* _PROBLEM_: Transcribe the Bank of America earnings text between "On April 19, Bank" and "of favor gem.", inclusive.

*** Opening TEXT ***

On April 19, Bank of America Corp (BAC) released first quarter earnings with a lot of moving parts to them, but that were quite strong when you get past the noise. Every business reflected improved profitability versus the fourth quarter of 2011 due to better market conditions, and improved execution.
As written about before in my articles on Citigroup Inc. (C), and American International Group Inc. (AIG), there is a huge disconnect between business values and stock market values in the financial sector. Bank of America offers an extremely compelling risk reward opportunity, trading at just over 4 times normalized earnings, and with a balance sheet that is among the strongest in the bank's history. For investors looking to double their money while obtaining a strong dividend yield over the next 3-5 years, there are few better opportunities than this out of favor gem.

*** Closing TEXT ***
*** Opening GIVEN DATA ***

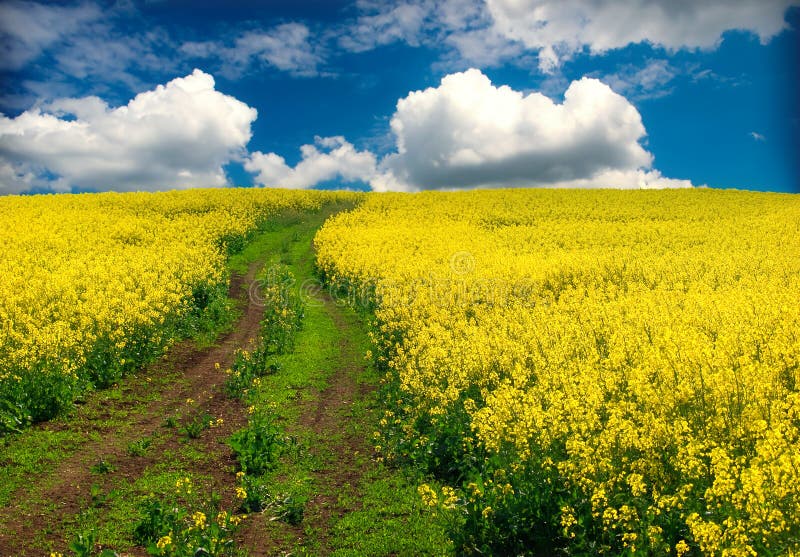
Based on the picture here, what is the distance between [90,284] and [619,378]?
19.9 meters

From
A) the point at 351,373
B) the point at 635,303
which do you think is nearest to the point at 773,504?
the point at 635,303

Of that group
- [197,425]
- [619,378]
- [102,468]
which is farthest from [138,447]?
[619,378]

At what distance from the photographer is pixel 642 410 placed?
8570 millimetres

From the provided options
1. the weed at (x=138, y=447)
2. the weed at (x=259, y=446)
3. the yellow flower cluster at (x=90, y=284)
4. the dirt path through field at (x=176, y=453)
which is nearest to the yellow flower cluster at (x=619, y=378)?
the dirt path through field at (x=176, y=453)

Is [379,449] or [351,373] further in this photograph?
[351,373]

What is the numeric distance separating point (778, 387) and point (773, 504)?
10.1ft

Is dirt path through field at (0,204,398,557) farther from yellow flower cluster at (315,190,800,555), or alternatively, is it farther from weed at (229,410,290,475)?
yellow flower cluster at (315,190,800,555)

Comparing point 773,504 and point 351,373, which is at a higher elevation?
point 773,504

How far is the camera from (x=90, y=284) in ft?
67.3

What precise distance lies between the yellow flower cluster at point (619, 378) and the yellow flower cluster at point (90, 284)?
8614 mm

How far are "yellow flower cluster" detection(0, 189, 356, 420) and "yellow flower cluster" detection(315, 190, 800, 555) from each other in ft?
28.3

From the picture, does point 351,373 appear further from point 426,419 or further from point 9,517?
point 9,517

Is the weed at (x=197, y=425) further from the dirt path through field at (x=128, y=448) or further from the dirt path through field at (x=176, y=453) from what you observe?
the dirt path through field at (x=128, y=448)

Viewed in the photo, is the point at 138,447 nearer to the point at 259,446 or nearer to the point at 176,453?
the point at 176,453
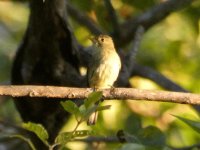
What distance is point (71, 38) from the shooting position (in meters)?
4.36

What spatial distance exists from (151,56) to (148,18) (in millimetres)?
747

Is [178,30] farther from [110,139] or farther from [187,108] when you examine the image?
[110,139]

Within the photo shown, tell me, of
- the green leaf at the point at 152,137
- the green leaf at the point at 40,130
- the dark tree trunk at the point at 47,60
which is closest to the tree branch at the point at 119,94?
the green leaf at the point at 152,137

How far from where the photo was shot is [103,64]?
5.12 m

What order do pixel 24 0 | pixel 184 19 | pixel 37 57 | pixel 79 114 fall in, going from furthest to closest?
1. pixel 184 19
2. pixel 24 0
3. pixel 37 57
4. pixel 79 114

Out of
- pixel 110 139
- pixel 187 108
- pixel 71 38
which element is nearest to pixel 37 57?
pixel 71 38

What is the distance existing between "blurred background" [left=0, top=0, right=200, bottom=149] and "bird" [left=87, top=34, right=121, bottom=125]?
0.61 ft

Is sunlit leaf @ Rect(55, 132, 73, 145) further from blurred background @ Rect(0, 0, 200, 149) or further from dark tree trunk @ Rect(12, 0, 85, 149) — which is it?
blurred background @ Rect(0, 0, 200, 149)

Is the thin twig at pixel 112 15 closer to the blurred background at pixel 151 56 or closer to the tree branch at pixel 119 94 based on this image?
the blurred background at pixel 151 56

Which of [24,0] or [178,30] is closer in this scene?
[24,0]

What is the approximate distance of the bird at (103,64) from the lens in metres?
4.83

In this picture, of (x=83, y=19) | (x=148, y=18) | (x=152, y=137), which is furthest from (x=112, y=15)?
(x=152, y=137)

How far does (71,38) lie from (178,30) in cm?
190

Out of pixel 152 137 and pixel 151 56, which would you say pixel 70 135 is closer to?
pixel 152 137
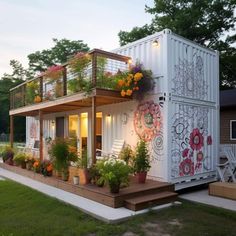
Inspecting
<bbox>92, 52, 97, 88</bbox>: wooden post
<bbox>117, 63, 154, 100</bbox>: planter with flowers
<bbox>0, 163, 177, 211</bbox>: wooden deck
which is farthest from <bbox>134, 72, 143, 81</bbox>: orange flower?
<bbox>0, 163, 177, 211</bbox>: wooden deck

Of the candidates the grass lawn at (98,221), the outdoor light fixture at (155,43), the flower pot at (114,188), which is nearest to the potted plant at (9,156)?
the grass lawn at (98,221)

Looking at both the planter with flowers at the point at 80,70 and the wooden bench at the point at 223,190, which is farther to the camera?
the planter with flowers at the point at 80,70

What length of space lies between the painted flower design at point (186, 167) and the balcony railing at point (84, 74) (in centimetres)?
258

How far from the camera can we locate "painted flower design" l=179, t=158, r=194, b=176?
7297 millimetres

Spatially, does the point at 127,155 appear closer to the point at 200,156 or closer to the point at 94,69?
the point at 200,156

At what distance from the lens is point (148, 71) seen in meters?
7.34

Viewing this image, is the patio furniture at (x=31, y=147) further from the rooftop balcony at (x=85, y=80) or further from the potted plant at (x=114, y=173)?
the potted plant at (x=114, y=173)

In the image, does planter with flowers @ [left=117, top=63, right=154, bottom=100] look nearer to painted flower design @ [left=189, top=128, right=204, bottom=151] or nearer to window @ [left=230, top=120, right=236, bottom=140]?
painted flower design @ [left=189, top=128, right=204, bottom=151]

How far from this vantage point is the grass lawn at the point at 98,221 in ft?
15.0

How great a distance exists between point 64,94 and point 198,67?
384 centimetres

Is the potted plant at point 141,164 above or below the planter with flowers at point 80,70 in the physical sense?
below

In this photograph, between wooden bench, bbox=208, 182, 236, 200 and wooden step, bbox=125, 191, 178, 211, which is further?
wooden bench, bbox=208, 182, 236, 200

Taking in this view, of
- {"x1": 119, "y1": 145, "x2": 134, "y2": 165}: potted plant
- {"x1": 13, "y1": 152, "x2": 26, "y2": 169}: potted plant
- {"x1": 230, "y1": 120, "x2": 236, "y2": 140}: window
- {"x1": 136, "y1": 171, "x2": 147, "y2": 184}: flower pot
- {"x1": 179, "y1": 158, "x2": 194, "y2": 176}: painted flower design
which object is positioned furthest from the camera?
{"x1": 230, "y1": 120, "x2": 236, "y2": 140}: window

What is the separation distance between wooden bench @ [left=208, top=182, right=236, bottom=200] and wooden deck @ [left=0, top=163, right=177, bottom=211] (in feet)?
3.42
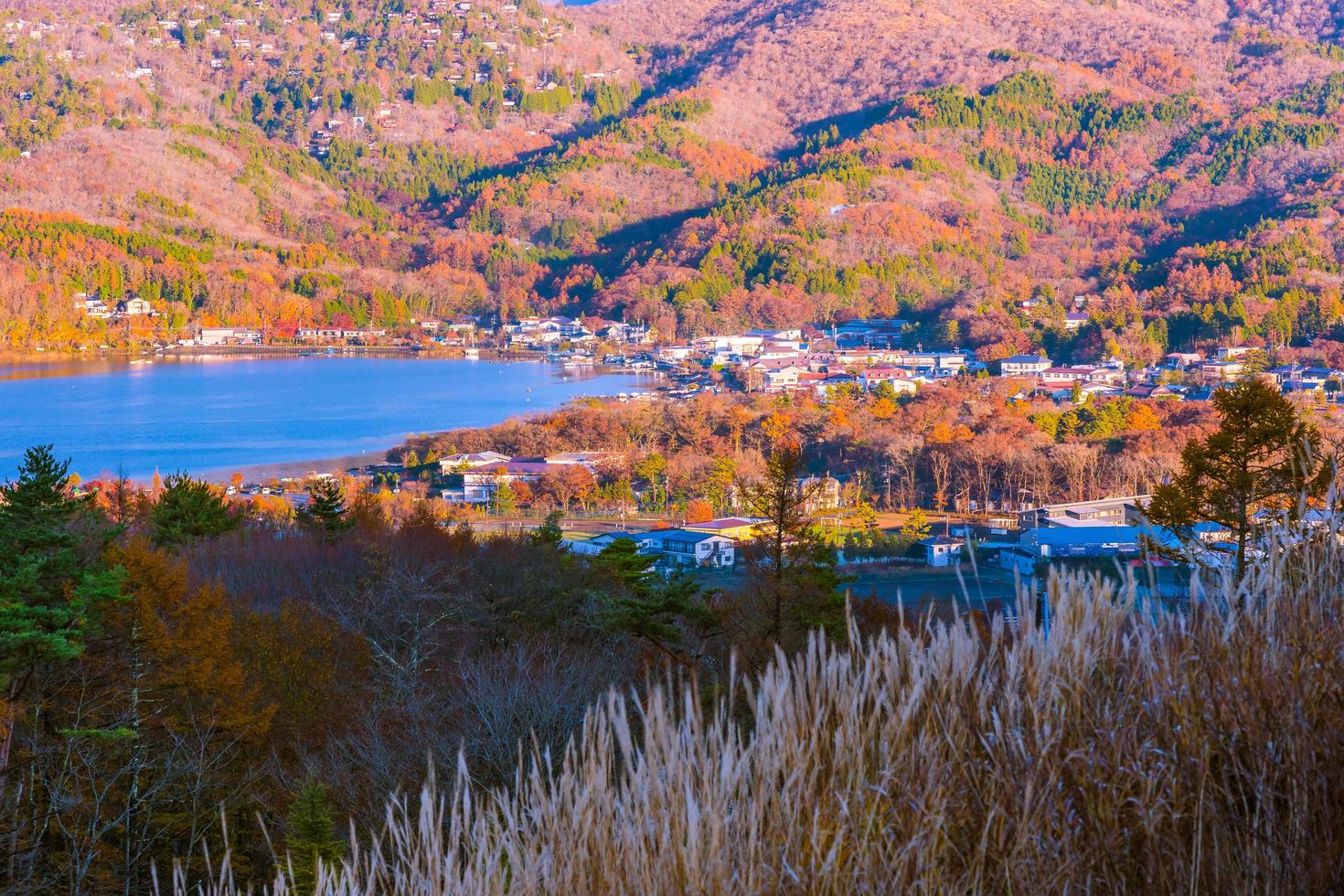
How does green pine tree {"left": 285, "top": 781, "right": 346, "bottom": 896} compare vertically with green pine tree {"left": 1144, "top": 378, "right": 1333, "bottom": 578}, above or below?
below

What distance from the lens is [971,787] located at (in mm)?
1202

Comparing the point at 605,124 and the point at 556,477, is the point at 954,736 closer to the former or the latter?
the point at 556,477

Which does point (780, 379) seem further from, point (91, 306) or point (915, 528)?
point (91, 306)

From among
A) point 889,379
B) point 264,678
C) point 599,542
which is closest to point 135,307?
point 889,379

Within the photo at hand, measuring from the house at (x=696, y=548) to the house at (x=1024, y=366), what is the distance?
919 inches

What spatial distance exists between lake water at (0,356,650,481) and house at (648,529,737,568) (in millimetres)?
10876

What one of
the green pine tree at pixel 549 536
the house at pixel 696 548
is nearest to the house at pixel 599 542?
the house at pixel 696 548

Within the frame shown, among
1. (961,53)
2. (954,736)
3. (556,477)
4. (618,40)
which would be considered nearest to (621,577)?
(954,736)

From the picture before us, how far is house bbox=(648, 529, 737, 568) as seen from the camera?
15758 mm

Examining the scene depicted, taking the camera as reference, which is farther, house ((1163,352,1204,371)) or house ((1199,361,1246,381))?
house ((1163,352,1204,371))

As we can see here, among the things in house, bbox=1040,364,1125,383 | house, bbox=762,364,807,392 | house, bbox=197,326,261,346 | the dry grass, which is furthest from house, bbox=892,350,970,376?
the dry grass

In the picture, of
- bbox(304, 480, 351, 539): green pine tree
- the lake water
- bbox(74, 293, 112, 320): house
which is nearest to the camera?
bbox(304, 480, 351, 539): green pine tree

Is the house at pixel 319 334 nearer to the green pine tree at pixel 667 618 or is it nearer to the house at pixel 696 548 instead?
the house at pixel 696 548

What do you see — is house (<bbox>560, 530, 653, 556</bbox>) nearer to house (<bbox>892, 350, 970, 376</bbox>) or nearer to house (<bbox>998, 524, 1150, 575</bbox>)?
house (<bbox>998, 524, 1150, 575</bbox>)
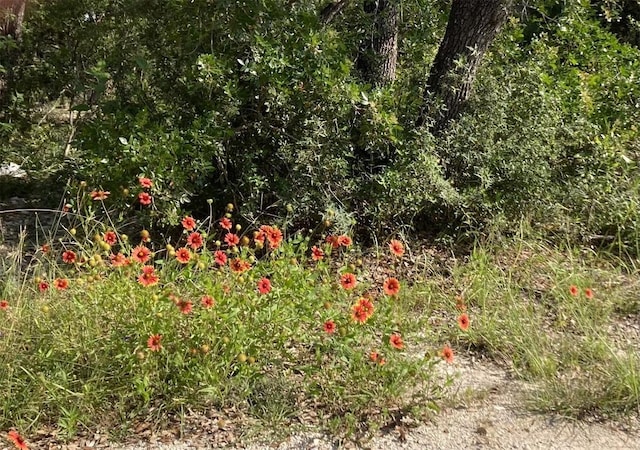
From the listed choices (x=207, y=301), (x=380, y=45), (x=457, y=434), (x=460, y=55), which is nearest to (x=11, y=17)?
(x=380, y=45)

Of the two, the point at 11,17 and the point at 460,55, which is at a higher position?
the point at 460,55

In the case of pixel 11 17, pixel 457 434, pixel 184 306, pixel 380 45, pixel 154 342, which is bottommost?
pixel 457 434

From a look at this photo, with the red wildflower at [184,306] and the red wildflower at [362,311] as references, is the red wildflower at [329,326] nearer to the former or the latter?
the red wildflower at [362,311]

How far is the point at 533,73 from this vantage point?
14.7ft

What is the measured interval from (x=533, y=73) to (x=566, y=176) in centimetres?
71

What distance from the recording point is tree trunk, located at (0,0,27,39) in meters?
4.65

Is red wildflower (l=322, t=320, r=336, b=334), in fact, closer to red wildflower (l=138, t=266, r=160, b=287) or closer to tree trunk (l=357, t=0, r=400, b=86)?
red wildflower (l=138, t=266, r=160, b=287)

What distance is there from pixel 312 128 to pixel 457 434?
1959 millimetres

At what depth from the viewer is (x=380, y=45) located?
469 cm

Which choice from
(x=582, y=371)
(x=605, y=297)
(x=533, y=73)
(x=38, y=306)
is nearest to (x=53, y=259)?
(x=38, y=306)

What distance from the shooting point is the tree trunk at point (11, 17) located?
465 centimetres

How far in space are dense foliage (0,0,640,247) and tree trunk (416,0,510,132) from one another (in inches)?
4.3

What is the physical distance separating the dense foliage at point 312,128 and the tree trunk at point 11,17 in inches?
7.2

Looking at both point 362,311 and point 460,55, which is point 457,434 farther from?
point 460,55
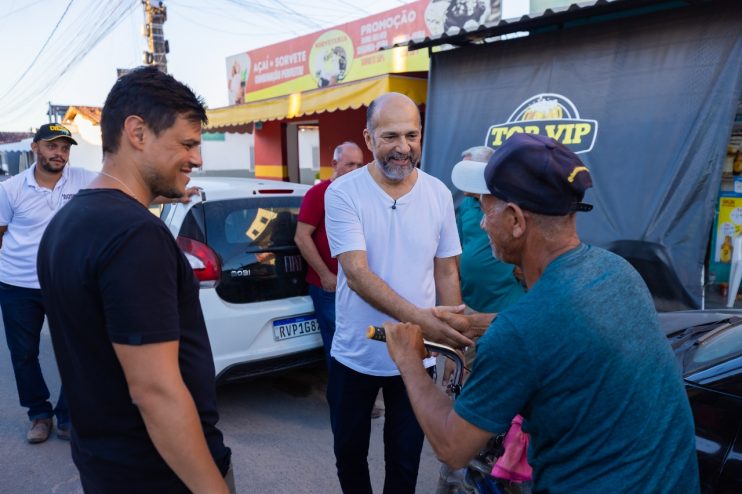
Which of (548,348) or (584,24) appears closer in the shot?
(548,348)

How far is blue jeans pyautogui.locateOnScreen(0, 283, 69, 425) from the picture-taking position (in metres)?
3.66

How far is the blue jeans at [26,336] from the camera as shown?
12.0 feet

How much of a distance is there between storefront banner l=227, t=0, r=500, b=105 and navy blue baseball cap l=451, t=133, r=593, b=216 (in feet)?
32.8

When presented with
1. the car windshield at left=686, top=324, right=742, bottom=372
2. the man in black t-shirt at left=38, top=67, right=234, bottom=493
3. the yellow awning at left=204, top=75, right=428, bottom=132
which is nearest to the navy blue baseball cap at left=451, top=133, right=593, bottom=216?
the man in black t-shirt at left=38, top=67, right=234, bottom=493

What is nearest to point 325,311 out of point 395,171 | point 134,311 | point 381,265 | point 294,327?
point 294,327

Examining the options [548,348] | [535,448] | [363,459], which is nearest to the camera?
[548,348]

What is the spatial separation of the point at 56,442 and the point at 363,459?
99.0 inches

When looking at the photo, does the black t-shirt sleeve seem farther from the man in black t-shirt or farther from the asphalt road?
the asphalt road

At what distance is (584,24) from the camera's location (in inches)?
223

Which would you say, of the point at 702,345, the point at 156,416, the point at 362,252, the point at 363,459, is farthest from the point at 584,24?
the point at 156,416

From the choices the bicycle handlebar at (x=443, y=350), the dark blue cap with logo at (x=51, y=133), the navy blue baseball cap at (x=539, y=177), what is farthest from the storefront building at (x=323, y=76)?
the navy blue baseball cap at (x=539, y=177)

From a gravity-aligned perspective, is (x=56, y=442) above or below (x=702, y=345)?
below

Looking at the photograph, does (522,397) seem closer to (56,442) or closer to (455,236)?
(455,236)

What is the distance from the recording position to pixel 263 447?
3689 mm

*** Closing GIVEN DATA ***

* _WRITTEN ANSWER_:
On April 19, Bank of America Corp (BAC) released first quarter earnings with a lot of moving parts to them, but that were quite strong when you get past the noise. Every business reflected improved profitability versus the fourth quarter of 2011 due to better market conditions, and improved execution.
As written about before in my articles on Citigroup Inc. (C), and American International Group Inc. (AIG), there is a huge disconnect between business values and stock market values in the financial sector. Bank of America offers an extremely compelling risk reward opportunity, trading at just over 4 times normalized earnings, and with a balance sheet that is among the strongest in the bank's history. For investors looking to double their money while obtaining a strong dividend yield over the next 3-5 years, there are few better opportunities than this out of favor gem.